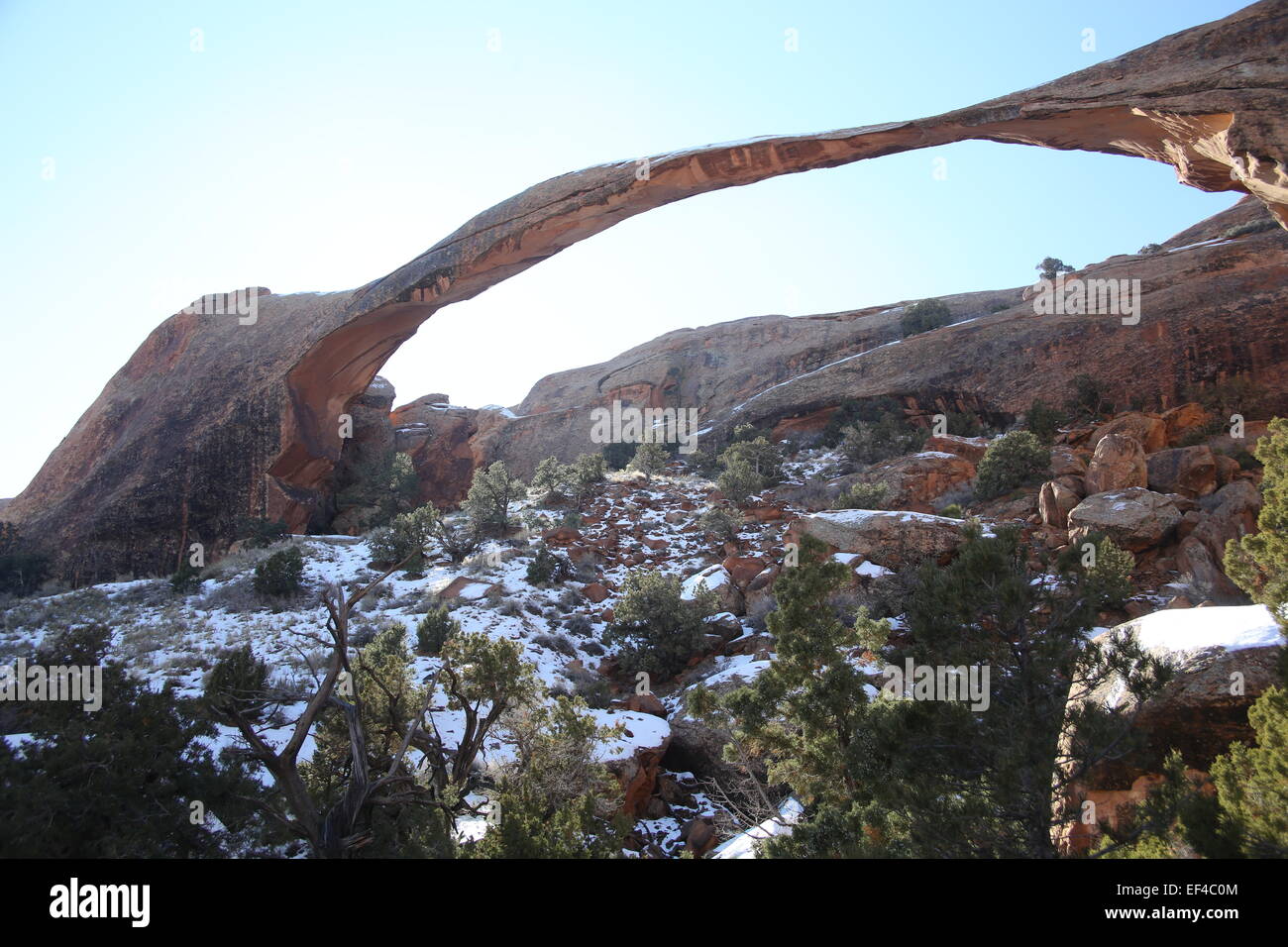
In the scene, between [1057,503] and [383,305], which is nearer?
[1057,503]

#####

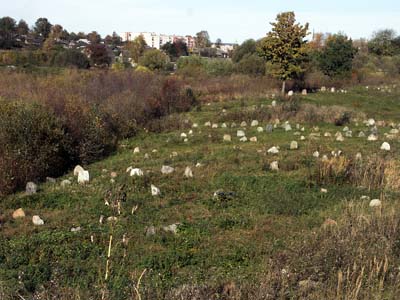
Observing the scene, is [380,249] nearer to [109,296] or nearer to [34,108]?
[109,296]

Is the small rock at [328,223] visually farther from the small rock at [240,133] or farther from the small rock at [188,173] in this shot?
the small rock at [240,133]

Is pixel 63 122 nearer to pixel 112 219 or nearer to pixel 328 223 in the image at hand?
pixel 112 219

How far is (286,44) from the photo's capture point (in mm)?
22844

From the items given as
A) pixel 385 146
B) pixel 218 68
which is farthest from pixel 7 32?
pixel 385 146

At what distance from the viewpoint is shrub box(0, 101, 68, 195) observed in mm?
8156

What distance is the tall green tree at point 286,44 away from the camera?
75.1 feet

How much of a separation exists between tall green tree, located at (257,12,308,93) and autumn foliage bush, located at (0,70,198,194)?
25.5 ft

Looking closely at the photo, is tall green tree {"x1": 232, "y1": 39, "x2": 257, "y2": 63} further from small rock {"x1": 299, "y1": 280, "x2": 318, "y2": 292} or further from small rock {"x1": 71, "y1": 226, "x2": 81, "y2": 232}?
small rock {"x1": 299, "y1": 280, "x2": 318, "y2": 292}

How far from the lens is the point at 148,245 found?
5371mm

#####

## 作業内容
上の記録から、「scene」という語を含む行をすべて抜き出してください。

## 作業結果
In the scene, between [1057,503] and [383,305], which is nearer?
Observing the scene, is [380,249] nearer to [109,296] or nearer to [34,108]?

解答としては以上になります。